In a time of seemingly hopeless negotiations, boycotts, and tension, the Israeli-Palestinian conflict is entering a new war zone: movies. In the last few years, with the rise of Israeli cinema onto the international scene, the small Palestinian film industry is working tirelessly as well to add feisty competition to the films coming out of this region. This year, the battle of the films reached a new height when the Palestinian and Israeli feature films went head to head for an Oscar nomination -- Yuval Adler's Bethlehem vs. Hani Abu-Assad's Omar. Both opening this month in select theaters by Adopt Films and both films on the topic of informants for the Israeli Shin Bet (Secret Service). Israeli films have been nominated for Academy Awards four out of the last five years.
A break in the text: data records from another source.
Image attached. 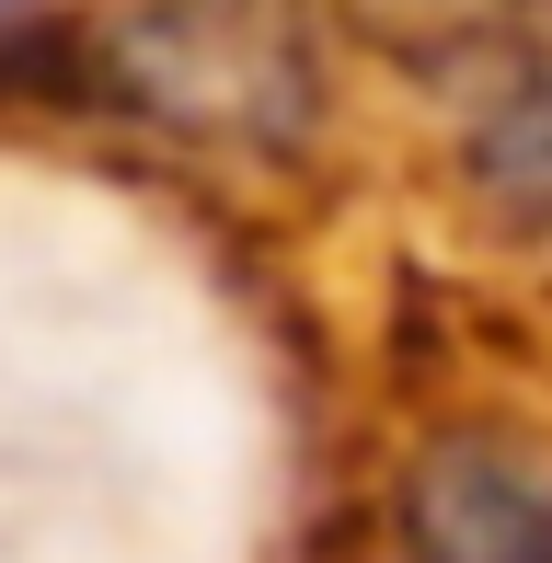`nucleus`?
<instances>
[{
    "label": "nucleus",
    "instance_id": "1",
    "mask_svg": "<svg viewBox=\"0 0 552 563\" xmlns=\"http://www.w3.org/2000/svg\"><path fill=\"white\" fill-rule=\"evenodd\" d=\"M415 563H552V472L507 438H438L404 472Z\"/></svg>",
    "mask_w": 552,
    "mask_h": 563
},
{
    "label": "nucleus",
    "instance_id": "2",
    "mask_svg": "<svg viewBox=\"0 0 552 563\" xmlns=\"http://www.w3.org/2000/svg\"><path fill=\"white\" fill-rule=\"evenodd\" d=\"M472 185L518 230H552V23H530L495 58L484 104H472Z\"/></svg>",
    "mask_w": 552,
    "mask_h": 563
}]
</instances>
But ultimately, this year, the Palestinian film was nominated for an Oscar, while the Israeli film was left behind.
In many ways, this is one of the more important battles. This is not just a battle over viewership. This is a battle over narrative. Which story will be remembered in history. History is told by the victors, but more so, by the films that the victors make. Our society relies on fictional films to tell us who is good and who is bad and what the real story was. Even if criticized or considered controversial, if a movie is canonized, it becomes the accepted truth. The epic visions of the story of William Wallace will forever be influenced by Mel Gibson's image, despite being historically highly inaccurate. Oscar Schindler's story, will always be as told by the vision of Spielberg.
Making a film that is recognized by the mainstream can influence the world's vision, as it penetrates pop culture and sets a standard of reality. Having Paul Newman play Ari Ben Canaan in Otto Preminger's Exodus brought all of Newman's fans into the Zionist perspective. I mean, who does not love and trust Paul Newman? A generation grew up hearing only Leon Uris' (The author of Exodus) perspective of what happened in 1948 in Israel. Zionist filmmaking has been going on to some degree since the early days of the state, and to Americans, mostly that narrative has been accepted.
Palestinians and Israelis have very different narratives and therefore different perspectives on this conflict. What Palestinians see as brave, Israelis can see as cowardice, and vice versa. With the recent rise of Israeli Cinema, the Palestinian perspective has been brought to light, but mostly by Israeli directors. Now, with Palestinian filmmakers giving their cinematic version, they are bringing their perspective to the mainstream.
Most notable in the last few years are Elia Suleiman best known for Devine Intervention and Hani Abu-Assad who is the director of this year's Omar, and of the previously Oscar nominated Paradise Now. The problem with Paradise Now as a representative narrative is that despite being a story of resistance, it ultimately presents a story of suicide bombers. I find this direction both unrepresentative and ultimately damaging to the Palestinian cause as most viewers will not embrace these actions, even if the characters are relatable. Similarly in Omar, the buddies in the film, who make film references and joke around are very relatable, until they kill a soldier with no remorse, making them harder to identify with.
This year's Israeli candidate, Bethlehem, was written by Yuval Adler and Ali Waked, a Jew and an Arab, in an attempt to appropriately, or at least critically, represent both sides. Of course, neither side comes out happy in this film as ultimately each feels they have been badly depicted (one only thinks they were poorly depicted, and the other side was more accurate, never thinking that the other side is saying the same.) The Palestinians in the film are depicted as corrupt and violent with ruthless internal conflicts, while the Israelis are depicted as cold, manipulative and arrogant. Ultimately, it paints a grim picture on both sides.
At the same time, Omar, starring Adam Bakri, shows those same internal conflicts within the Palestinian community, and depicts the Israelis as manipulative and controlling. But Omar also captures the Palestinian struggle and ultimately makes a statement of futility under occupation. Both films are most similar as they leave you quite hopeless.
This is why it is crucial to see the perspective and narrative of the other side. It might go against every fiber of your being, but the same way you believe your perspective, so the other side believes their's. The JCC in Manhattan's Other Israel Film Festival presents films that show narratives within the Israeli-Palestinian world that are not your classic headlines and show other sides and other voices from within this conflict.
The battle over cinematic narrative continues as more Arab investors enter the film world and skew their financing for films that portray a certain perspective. When Israel is acknowledged positively or not negatively enough, some Arab funders will go as far as removing their name from the film (as in The Attack by Ziad Doueiri.) This is all a calculated attempt to present the Palestinian narrative, and no other, as broadly as possible. Both sides need to understand that they need to try to see the other's narrative if they are ever going to end this conflict.